To sum up: A reasonable copyright claim, but a better tool for education
So — a proactive attempt by the forces of good to prevent the misuse of information by the forces of evil and stupidity. As with previous attempts to use intellectual property laws to prevent association of real science information with false intelligent design, the scientists are right to be upset. But using copyright law to prevent use of factual, scientific information ultimately does a disservice to the forces of good. Remember, information and truth is on our side. Restricting access to truthful information is their tactics. Supporting access to information is not only more consistent with scientists’ and educators’ general ethics, it is ultimately better tactically: The more information that people have access to, the more they have to consider, the more their interest will be piqued to learn more, and the more they will be equipped to think for themselves. The Expelled audience would benefit from seeing the video, particularly if they could see where it came from and who did it.

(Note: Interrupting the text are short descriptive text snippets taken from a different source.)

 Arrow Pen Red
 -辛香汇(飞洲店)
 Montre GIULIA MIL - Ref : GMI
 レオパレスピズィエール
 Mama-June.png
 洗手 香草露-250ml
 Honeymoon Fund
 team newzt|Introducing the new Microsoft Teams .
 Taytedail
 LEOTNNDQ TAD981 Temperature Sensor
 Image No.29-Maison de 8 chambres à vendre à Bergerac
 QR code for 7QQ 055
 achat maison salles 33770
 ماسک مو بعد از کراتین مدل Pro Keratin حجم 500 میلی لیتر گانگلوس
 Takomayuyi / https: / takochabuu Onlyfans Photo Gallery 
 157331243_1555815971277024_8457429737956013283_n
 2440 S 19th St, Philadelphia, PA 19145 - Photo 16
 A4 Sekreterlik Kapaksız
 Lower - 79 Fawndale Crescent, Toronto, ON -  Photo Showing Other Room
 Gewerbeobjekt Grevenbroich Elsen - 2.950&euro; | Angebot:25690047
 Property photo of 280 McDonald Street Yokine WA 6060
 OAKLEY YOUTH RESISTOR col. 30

Moreover, the C&D does play right into the hands of their message: Attempts to stifle “the truth”. Yes, there have been numerous attempts by religious nuts to use copyright to stifle speech (including Kent Hovind, the Worldwide Church of God, the Scientologists, and numerous other wacky cults trying to prevent disclosure or criticism of their wacky doctrines). But surely it’s not a good idea for us to follow suit, especially against a film that alleges that these people are oppressed and silenced! (Indeed, it turns out that there is a long thread on a creationist blog where creationists William Dembski & others seem to agree with the substance of a copyright claim, and suggest it is a great marketing tactic.)
So what would I suggest? (1) Asking for licensing fees seems fine. (2) Demanding attribution is an excellent idea. Require attribution and a link to the XVIVO website, which could then include links to Expelled Exposed and basic information about evolution that refutes common misconceptions about evolution and creationist claims.